- **TUGAS LATIHAN**:
• a. Ketik ulang bagian teks tentang silaturahmi, mulai dari "MAKNA KALIMAT SILATURAHMI" sampai "dengan yang lainnya.", tanpa mengubah satu huruf pun.
• b. Ucapan apa saja yang disampaikan Segenap Keluarga Besar Haris Suroto SGL di awal bagian teks? Sebutkan semuanya.

======== BAGIAN TEKS

SEGENAP KELUARGA BESAR HARIS SUROTO SGL Mengucapkan * SELAMAT TAHUN BARU ISLAM 1440 HIJRIAH - TAQOBALALLAHU MINNA WAMINKUM SIAMANNA WASIAMAKUM - MINAL AIDIN WAL FAIDZIN - Mohon Maaf Lahir dan Batin *

Jumat, 30 Agustus 2013

MAKNA KALIMAT SILATURAHMI ATAU SILATURRAHIM

Ada yang mengucapkan “silaturahmi” atau ada juga yang mengatakan “silturrahim”. Akan tetapi apapun bentuk ucapan dan tata bahasanya, maka secara umum  ketika kata-kata tersebut diucapkan seseorang, hal itu sudah pasti bermakna dan bertujuan untuk menjelaskan perihal hubungan kekeluargaan atau hubungan kasih sayang antara seseorang dengan yang lainnya.

================
======== DATA CATATAN

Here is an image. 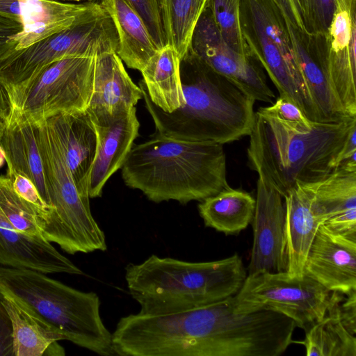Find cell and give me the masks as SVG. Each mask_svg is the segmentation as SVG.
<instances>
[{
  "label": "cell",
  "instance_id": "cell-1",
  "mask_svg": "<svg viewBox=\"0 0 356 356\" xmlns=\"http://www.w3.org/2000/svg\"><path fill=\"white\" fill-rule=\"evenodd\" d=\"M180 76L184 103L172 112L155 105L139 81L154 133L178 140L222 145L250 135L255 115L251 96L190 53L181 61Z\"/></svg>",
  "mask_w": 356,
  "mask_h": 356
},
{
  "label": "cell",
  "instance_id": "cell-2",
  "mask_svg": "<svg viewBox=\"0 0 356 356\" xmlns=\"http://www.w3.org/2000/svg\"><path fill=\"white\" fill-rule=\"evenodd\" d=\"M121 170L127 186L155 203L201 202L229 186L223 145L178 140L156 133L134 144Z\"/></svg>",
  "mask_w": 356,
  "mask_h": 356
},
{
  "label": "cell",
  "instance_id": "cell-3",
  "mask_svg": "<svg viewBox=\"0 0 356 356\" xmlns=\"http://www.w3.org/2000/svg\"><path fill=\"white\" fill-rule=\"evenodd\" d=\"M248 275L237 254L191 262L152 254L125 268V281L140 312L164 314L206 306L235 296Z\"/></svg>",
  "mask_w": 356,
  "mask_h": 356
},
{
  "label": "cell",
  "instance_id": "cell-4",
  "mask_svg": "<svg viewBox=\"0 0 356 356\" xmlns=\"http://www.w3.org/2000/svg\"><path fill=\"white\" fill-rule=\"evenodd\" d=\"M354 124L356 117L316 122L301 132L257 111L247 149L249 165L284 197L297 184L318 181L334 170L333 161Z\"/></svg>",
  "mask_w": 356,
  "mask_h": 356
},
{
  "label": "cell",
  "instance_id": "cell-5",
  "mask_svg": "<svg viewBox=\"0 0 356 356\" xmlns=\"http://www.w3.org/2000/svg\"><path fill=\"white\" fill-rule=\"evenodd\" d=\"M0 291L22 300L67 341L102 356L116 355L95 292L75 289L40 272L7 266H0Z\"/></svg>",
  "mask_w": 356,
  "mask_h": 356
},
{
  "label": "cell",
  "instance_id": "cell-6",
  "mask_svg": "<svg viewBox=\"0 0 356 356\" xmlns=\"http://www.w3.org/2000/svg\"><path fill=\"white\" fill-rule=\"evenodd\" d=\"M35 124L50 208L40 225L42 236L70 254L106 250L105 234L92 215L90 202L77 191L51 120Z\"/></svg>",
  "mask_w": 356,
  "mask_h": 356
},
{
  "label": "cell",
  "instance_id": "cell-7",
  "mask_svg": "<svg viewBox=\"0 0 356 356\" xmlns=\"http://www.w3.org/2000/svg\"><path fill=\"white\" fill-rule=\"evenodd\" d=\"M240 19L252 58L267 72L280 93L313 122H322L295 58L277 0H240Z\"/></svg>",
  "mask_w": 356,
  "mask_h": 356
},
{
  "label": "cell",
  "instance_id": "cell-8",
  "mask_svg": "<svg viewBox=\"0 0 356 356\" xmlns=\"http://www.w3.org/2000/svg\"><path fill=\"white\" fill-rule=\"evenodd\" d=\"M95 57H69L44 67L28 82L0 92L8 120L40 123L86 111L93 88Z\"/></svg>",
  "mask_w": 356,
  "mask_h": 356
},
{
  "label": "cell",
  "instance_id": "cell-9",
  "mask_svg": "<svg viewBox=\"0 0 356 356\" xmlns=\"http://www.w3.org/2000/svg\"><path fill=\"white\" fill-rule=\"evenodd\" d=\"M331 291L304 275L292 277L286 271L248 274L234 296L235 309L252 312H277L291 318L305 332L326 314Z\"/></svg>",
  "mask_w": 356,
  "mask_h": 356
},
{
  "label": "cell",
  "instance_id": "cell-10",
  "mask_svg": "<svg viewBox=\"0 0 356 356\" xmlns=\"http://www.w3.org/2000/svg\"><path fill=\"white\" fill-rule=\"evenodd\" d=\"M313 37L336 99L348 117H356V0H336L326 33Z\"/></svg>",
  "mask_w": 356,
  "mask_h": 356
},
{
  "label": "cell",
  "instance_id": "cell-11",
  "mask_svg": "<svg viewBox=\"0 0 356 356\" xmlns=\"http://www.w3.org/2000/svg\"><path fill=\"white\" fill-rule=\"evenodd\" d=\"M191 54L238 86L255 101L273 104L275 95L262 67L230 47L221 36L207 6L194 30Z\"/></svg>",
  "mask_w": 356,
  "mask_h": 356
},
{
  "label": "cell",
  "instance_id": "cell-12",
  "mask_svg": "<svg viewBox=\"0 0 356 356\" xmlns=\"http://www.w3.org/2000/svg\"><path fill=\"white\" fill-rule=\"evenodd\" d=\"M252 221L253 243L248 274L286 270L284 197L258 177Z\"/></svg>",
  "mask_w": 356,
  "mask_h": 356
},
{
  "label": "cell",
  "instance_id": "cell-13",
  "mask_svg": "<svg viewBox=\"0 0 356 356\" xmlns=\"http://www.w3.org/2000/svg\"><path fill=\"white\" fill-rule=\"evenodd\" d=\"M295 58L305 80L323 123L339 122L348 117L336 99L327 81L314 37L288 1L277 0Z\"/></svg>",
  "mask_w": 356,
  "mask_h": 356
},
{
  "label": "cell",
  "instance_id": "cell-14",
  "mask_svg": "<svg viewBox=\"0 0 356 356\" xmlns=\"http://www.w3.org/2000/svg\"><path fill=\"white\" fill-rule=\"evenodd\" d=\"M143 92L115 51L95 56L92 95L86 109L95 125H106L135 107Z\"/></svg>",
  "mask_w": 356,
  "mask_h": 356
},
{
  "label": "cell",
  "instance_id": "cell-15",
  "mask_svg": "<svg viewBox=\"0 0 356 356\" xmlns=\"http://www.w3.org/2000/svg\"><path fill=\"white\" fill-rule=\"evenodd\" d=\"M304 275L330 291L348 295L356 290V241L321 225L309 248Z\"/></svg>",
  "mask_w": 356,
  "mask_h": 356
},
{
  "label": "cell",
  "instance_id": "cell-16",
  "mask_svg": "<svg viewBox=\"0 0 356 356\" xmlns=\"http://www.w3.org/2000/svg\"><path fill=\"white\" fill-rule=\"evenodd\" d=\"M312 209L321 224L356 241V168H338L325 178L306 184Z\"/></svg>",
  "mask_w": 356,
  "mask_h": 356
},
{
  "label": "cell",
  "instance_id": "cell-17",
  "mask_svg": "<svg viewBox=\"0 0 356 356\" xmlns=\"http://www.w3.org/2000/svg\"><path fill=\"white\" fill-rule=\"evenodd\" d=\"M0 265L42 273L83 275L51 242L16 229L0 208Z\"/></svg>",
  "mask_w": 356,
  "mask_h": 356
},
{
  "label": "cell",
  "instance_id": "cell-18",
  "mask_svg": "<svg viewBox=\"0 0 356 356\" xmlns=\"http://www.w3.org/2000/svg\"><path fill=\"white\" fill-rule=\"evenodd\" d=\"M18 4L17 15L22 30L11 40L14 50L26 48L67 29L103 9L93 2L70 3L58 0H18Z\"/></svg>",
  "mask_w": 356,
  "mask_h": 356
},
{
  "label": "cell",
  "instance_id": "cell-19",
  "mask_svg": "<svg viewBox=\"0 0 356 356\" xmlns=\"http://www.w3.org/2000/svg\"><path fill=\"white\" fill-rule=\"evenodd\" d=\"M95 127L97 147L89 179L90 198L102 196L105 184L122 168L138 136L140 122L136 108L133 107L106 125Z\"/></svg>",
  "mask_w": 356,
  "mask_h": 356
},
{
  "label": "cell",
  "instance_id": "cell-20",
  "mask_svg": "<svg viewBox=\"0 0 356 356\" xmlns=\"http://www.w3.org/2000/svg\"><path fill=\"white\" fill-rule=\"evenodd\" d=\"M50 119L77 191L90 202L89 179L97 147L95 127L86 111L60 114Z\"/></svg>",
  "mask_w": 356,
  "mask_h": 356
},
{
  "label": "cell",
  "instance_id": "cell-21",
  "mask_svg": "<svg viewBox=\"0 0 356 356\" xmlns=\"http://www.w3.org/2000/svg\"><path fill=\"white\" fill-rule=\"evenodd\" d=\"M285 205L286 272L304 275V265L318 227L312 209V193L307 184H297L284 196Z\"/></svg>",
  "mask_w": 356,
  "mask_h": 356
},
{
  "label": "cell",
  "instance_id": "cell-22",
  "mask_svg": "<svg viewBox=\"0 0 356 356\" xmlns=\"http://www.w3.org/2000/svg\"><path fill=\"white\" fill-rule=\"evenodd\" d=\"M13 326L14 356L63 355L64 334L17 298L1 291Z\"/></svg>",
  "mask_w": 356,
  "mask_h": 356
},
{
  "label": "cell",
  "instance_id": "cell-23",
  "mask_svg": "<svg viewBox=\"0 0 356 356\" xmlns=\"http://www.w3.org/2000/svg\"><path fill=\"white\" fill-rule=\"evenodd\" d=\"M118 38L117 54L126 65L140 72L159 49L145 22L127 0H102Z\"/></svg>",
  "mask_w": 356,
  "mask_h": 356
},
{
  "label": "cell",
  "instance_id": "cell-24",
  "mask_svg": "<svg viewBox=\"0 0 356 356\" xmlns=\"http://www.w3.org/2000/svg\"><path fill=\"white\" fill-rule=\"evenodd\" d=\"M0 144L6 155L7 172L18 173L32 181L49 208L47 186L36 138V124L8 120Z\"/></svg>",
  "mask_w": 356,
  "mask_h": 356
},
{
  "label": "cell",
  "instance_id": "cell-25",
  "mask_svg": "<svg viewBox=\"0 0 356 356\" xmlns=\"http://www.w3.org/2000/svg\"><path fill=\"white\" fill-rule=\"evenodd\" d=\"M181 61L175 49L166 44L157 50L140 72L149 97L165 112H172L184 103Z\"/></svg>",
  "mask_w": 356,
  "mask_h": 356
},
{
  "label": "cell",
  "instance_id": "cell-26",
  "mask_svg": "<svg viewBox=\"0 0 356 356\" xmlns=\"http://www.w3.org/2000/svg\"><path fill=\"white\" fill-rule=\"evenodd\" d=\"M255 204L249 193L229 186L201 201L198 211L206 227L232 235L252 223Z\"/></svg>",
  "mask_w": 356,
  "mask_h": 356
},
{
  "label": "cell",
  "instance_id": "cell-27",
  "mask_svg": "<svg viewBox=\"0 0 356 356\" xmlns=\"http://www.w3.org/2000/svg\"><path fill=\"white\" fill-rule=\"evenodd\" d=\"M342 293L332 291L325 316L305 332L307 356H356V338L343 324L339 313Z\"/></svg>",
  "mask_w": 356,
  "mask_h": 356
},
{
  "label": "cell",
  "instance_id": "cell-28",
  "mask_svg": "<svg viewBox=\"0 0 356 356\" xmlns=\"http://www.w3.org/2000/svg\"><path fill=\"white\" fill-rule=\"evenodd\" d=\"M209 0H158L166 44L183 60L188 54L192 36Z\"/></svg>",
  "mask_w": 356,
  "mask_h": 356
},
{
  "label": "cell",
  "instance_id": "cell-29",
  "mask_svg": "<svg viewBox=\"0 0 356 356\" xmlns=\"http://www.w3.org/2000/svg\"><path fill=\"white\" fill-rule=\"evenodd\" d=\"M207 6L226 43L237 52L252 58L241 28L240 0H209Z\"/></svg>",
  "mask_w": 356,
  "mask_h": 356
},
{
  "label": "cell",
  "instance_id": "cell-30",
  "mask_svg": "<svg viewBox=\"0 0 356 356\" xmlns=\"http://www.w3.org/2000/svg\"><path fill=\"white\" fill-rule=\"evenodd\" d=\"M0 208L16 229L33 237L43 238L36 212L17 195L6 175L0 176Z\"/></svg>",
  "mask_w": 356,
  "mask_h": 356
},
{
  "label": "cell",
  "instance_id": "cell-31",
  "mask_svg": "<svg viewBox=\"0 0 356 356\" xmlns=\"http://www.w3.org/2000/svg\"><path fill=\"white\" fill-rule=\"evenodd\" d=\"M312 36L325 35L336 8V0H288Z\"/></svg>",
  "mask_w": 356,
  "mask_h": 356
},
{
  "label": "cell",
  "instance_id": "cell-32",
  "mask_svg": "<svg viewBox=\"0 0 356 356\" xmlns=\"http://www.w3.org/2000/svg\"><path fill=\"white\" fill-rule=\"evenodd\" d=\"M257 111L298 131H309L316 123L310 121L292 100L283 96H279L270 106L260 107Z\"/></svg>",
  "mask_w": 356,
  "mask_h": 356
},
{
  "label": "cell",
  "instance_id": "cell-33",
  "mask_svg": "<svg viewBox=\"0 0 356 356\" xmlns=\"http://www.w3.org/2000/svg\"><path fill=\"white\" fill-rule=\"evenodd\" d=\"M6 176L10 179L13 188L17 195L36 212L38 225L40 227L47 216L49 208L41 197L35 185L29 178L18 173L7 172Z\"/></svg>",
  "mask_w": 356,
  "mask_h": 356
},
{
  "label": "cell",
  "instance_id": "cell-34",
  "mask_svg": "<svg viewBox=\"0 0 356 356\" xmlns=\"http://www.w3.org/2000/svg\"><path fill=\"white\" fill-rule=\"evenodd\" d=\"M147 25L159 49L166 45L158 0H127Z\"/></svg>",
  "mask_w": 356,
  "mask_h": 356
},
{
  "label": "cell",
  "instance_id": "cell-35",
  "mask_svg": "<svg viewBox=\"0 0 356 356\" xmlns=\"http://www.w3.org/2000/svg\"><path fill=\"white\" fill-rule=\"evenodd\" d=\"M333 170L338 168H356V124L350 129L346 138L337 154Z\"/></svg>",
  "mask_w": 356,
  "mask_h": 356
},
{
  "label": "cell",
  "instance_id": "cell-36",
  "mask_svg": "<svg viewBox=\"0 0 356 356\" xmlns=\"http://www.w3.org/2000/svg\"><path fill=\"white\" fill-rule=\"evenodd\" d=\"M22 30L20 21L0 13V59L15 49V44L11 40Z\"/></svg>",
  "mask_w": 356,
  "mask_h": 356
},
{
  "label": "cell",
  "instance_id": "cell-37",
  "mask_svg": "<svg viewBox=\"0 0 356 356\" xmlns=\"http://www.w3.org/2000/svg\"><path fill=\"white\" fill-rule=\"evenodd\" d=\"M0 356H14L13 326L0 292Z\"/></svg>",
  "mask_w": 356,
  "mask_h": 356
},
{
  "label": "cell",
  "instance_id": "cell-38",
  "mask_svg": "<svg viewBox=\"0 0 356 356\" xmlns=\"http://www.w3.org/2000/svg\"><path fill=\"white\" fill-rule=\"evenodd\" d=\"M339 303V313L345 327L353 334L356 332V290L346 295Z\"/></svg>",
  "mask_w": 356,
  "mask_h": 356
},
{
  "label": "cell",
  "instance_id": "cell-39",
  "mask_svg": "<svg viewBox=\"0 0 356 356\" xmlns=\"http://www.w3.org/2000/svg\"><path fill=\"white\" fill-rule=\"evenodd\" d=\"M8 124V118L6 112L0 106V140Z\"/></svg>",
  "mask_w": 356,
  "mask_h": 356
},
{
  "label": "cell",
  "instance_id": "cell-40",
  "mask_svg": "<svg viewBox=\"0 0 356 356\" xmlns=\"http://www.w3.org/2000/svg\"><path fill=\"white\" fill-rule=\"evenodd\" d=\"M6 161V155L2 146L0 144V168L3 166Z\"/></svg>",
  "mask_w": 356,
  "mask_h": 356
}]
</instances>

================
======== DATA CATATAN

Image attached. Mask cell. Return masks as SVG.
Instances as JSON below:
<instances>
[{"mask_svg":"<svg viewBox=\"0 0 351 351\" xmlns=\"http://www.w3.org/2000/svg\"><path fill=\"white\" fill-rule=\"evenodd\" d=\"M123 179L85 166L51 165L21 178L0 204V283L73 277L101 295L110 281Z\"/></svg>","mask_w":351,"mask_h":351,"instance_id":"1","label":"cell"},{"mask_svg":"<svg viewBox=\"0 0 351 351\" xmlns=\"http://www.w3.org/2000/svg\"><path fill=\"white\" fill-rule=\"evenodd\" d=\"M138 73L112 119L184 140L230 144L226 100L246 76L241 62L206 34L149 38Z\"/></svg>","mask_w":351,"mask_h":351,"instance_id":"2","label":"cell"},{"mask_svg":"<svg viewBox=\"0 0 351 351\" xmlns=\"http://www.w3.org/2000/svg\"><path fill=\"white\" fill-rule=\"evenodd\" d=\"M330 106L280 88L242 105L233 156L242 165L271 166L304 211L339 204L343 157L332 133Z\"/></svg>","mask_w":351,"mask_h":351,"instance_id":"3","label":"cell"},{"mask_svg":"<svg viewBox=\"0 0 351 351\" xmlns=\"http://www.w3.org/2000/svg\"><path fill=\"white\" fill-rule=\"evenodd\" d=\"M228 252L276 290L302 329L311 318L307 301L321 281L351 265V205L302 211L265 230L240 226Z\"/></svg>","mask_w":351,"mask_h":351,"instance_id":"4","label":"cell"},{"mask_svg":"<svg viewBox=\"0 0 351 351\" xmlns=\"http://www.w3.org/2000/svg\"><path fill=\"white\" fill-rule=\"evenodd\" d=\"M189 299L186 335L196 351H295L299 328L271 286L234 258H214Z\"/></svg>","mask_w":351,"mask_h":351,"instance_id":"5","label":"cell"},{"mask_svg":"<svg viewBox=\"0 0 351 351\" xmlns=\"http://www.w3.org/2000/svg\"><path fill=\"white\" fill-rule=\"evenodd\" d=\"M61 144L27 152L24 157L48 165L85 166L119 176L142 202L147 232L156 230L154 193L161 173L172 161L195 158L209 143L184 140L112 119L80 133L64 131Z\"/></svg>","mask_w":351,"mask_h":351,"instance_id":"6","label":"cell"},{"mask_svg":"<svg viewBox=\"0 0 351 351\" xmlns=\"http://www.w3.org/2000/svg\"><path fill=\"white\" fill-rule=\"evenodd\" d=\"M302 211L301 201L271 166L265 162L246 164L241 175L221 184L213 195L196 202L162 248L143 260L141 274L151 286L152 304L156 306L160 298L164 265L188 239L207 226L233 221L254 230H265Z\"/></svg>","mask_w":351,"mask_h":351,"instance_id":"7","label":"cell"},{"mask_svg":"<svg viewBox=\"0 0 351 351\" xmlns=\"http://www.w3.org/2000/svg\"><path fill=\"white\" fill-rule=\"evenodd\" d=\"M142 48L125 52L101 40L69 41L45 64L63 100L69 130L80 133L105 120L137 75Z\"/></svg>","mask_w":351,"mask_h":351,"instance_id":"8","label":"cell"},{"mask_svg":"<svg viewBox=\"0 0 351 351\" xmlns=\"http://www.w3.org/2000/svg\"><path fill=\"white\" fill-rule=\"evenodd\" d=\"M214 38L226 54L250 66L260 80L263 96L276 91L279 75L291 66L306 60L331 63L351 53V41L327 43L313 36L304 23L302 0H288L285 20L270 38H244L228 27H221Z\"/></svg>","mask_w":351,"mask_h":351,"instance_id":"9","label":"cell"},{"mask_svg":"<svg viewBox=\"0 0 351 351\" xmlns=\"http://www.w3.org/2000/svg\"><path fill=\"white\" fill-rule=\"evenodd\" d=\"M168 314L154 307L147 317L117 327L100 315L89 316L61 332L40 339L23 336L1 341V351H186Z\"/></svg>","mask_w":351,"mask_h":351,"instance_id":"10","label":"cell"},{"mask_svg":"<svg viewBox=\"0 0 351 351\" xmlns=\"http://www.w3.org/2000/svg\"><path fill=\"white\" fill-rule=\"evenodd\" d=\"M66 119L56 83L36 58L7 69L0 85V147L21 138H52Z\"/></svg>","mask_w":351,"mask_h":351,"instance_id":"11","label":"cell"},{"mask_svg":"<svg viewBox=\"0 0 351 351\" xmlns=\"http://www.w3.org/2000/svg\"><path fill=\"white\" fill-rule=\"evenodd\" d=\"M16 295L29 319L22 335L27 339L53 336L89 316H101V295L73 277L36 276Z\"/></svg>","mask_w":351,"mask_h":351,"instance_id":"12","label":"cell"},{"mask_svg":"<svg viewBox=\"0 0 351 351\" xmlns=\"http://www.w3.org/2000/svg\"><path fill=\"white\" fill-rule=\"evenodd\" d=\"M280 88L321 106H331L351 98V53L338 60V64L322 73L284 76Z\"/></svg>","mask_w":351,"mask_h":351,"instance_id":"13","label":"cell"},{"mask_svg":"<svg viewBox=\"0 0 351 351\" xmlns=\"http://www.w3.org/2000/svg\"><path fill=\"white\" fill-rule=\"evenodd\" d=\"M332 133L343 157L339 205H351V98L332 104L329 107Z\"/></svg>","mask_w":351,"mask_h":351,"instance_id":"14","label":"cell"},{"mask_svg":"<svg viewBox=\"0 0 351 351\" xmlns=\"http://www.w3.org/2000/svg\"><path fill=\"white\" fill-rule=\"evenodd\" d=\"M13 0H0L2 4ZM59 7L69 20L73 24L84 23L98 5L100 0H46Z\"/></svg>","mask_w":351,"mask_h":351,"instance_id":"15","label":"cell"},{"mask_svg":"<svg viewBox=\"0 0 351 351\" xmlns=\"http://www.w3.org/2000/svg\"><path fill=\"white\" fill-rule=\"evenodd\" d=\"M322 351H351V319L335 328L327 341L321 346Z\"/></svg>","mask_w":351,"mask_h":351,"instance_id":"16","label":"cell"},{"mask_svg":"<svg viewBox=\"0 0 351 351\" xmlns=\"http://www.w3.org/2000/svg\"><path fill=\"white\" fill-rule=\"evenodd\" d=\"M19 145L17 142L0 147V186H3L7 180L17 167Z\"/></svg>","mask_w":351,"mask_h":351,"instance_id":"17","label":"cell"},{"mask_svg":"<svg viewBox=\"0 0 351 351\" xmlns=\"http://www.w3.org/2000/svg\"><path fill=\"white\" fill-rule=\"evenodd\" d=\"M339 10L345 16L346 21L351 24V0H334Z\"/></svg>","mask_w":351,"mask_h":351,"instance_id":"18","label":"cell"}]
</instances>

================

- **JAWABAN TIAP TUGAS**:
• a.
MAKNA KALIMAT SILATURAHMI ATAU SILATURRAHIM

Ada yang mengucapkan “silaturahmi” atau ada juga yang mengatakan “silturrahim”. Akan tetapi apapun bentuk ucapan dan tata bahasanya, maka secara umum  ketika kata-kata tersebut diucapkan seseorang, hal itu sudah pasti bermakna dan bertujuan untuk menjelaskan perihal hubungan kekeluargaan atau hubungan kasih sayang antara seseorang dengan yang lainnya.

• b.
- Selamat Tahun Baru Islam 1440 Hijriah
- Taqobalallahu minna waminkum siamanna wasiamakum
- Minal aidin wal faidzin
- Mohon maaf lahir dan batin